The Massaponax Baptist Church, located at 5101 Massaponax Church Road in Fredericksburg (540/898-0021), was the site of the famous outdoor photograph of Gen. Ulysses S. Grant sitting on church pews with his officers under the trees.

Perhaps while the officers were conferring outside, the privates were inside writing on the walls: “The Union forever, firm noble and true/And the Flag of the Union, The Red, White and Blue.” And nearby: “The Union forever. Who is not for the Union? None but traitors.”

The Confederate messages were more vitriolic. They included a drawing of a man hanging from a scaffold with the caption, “Abe Lincoln dancing on nothing.”

Another Confederate took a direct attack against a Union soldier named Nepp: “You say your name is Nepp well I would make you one sweet mess if here I should catch you.”

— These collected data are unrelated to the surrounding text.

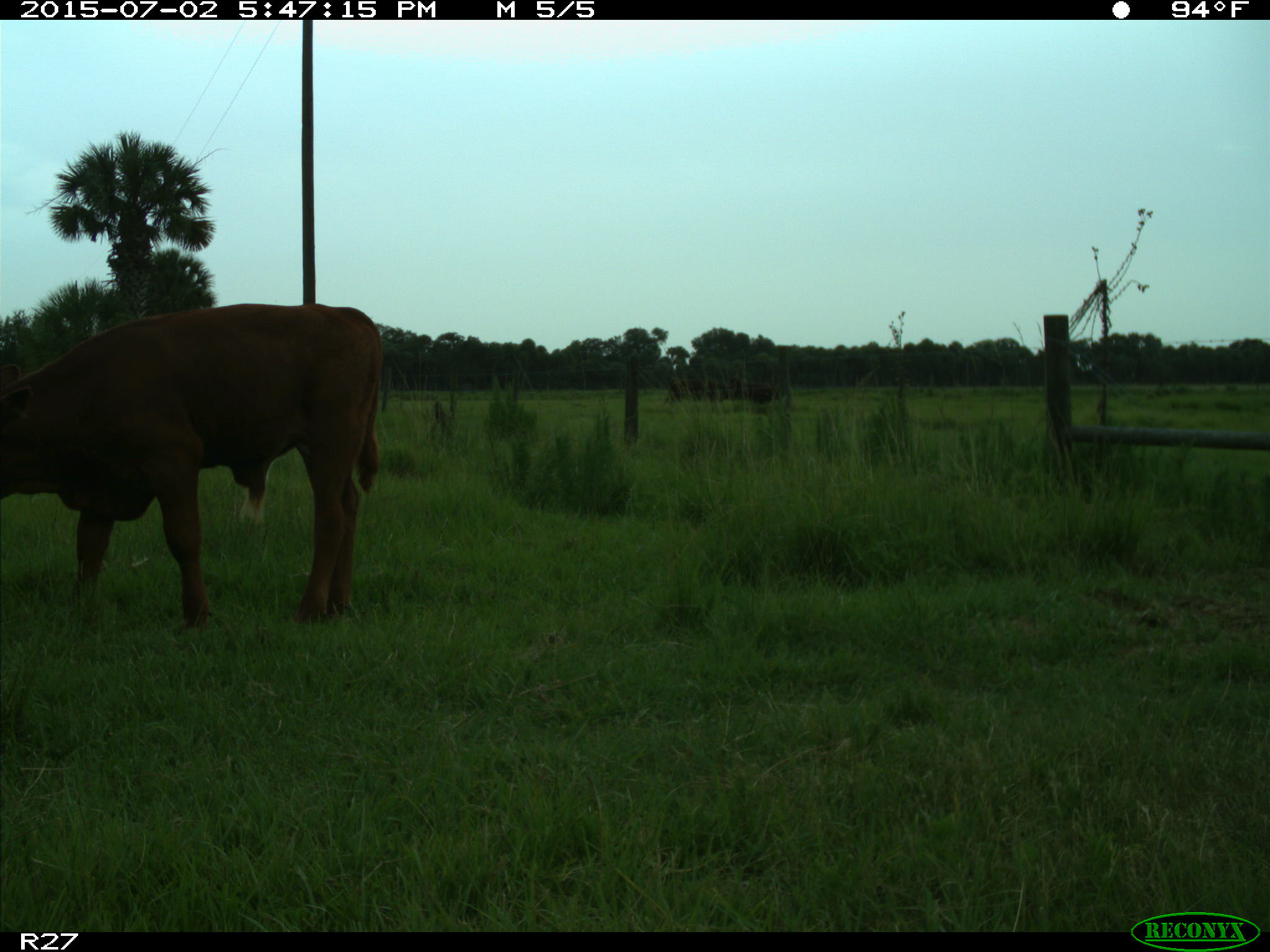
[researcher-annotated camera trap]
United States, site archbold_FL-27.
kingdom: Animalia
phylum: Chordata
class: Mammalia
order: Artiodactyla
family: Bovidae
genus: Bos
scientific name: Bos taurus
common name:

Included is a sincere wish of a Confederate soldier: “I hope this Sacred place may never again be polluted by Yankee feet.”

One last oblique comment: “Fools names are like their faces/ Always seen in public places.”

The Old Court House, located at 20 N. Loudoun St. in Winchester (540/542-1145, www.civilwarmuseum.org), contains the names of hundreds of soldiers of which 25 have been meticulously documented to prove when and how they ended up there.

Built in the 1840s, the Court House was used as both a hospital and a prison during the war. The volume of graffiti from soldiers on both sides is no wonder: Winchester changed hands approximately 70 times during the war.

The Old Court House has an incredibly scathing and descriptive federal curse to the president of the Confederacy that also was said to have been passed around in soldiers’ diaries and letters: “To Jeff Davis: May he be set afloat in a boat with out a compass or ruder, the boat swallowed by a shark, the shark in the belly of a whale and further may he be locked in Hell with the key lost and set in a northwest corner with a southeast wind blowing ash in his eyes for all ETERNITY.”

These walls present a fascinating and vivid reminder of how close we are to the Civil War. The war was right here and seems in many ways to have taken place yesterday. The names are not just names on a wall, but the names of men who shared some of their thoughts.

How many letters home were written in the graffiti houses by men recuperating from wounds? How many soldiers slept on wool blankets on the wood slats that still are in the buildings? How many soldiers ate concretelike hardtack softened in stale coffee and considered it a great meal? How many men got their only good look at Mosby, Grant, or Gen. Robert E. Lee from one of the graffiti buildings and proudly told their grandchildren 50 years later about the time they ran into Marse Robert?

You get a good sense of what history must have been like from books and sometimes movies, but from the graffiti buildings you get the feeling you are back in history.

Paul N. Herbert is a criminal investigator who lives in Fairfax.